From an investor or creditor’s perspective, an organization that has a times interest earned ratio greater than 2.5 is considered an acceptable risk. Companies that have a times interest earned ratio of less than 2.5 are considered a much higher risk for bankruptcy or default. Asset turnover is a metric that will help an organization understand how efficiently it is using its assets. The ratio is calculated by dividing total sales by average total assets. For example, if Slippy Drones generated sales of $100 on average total assets of $20, then the asset turnover ratio would be 5x. In this respect, Joe’s Excellent Computer Repair doesn’t present excessive risk, and the bank will likely accept the loan application.

## What Does a High Times Interest Earned Ratio Signify for a Company’s Future?

It may be calculated as either EBIT or EBITDA divided by the total interest expense. The purpose of the TIE ratio, also known as the interest coverage ratio , is to evaluate whether a business can pay the interest expense on its debt obligations in the next year. In the context of times interest earned, debt means loans, including notes payable, credit lines, and bond obligations. In corporate finance, the debt-service coverage ratio is a measurement of the cash flow available to pay current debt obligations. The times interest earned ratio, or interest coverage ratio, is the number of times over you could feasibly pay your current debt interests.

This is because it determines a company’s capacity to pay for interest and debt services. Because such interest payments are often made long term, they are generally classified as a continuing, fixed cost. Values used in calculating financial ratios are taken from the balance sheet, income statement, statement of cash flows or the statement of retained earnings. A TIE ratio of 2.5 means that EBIT, a company’s operating earnings before interest and income taxes, is two and one-half times the amount of its interest expense.
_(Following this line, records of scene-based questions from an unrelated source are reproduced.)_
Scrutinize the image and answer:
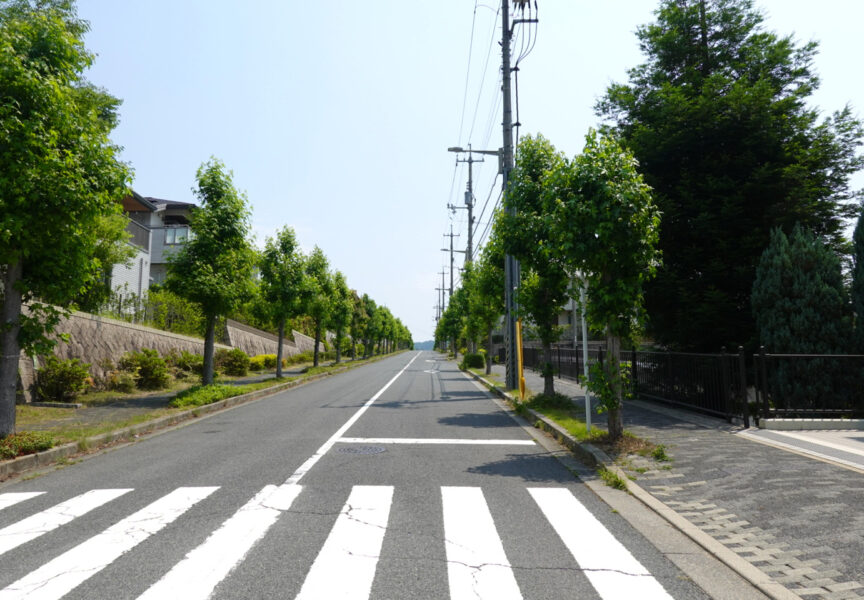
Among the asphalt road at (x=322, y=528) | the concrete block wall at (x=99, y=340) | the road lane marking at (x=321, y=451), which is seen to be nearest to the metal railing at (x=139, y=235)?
the concrete block wall at (x=99, y=340)

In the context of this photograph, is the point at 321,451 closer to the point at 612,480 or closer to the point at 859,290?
the point at 612,480

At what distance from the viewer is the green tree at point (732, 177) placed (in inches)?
516

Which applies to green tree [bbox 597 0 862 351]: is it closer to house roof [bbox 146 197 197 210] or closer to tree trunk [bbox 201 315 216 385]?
tree trunk [bbox 201 315 216 385]

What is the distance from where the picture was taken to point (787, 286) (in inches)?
440

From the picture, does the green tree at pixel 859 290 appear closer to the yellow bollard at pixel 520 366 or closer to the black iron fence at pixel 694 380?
the black iron fence at pixel 694 380

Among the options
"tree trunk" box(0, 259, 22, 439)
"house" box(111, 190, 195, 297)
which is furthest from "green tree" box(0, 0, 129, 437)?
"house" box(111, 190, 195, 297)

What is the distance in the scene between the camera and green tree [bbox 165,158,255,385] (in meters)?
14.8

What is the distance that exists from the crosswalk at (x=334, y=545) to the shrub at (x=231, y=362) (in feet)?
65.5

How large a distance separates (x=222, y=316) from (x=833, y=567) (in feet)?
48.6

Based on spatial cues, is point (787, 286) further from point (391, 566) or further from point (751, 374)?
point (391, 566)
## What Is the Times Interest Earned Ratio?

The times interest earned ratio, also known as the interest coverage ratio, measures how easily a company can pay its debts with its current income. To calculate this ratio, you divide income by the total interest payable on bonds or other forms of debt. After performing this calculation, you’ll see a number which ranks the company’s ability to cover interest fees with pre-tax earnings. Generally, the higher the TIE, the more cash the company will have left over. Times interest earned ratio is a solvency ratio indicating the ability to pay all interest on business debt obligations. The higher the times interest earned ratio, the more likely the company can pay interest on its debts.

### What is good times interest earned ratio?

A times interest earned ratio of 2.5 is acceptable. If the ratio is under 2, it may be a cause for concern among investors or lenders and may indicate the company is in danger of having to file for bankruptcy protection. A times interest earned ratio can also be too high.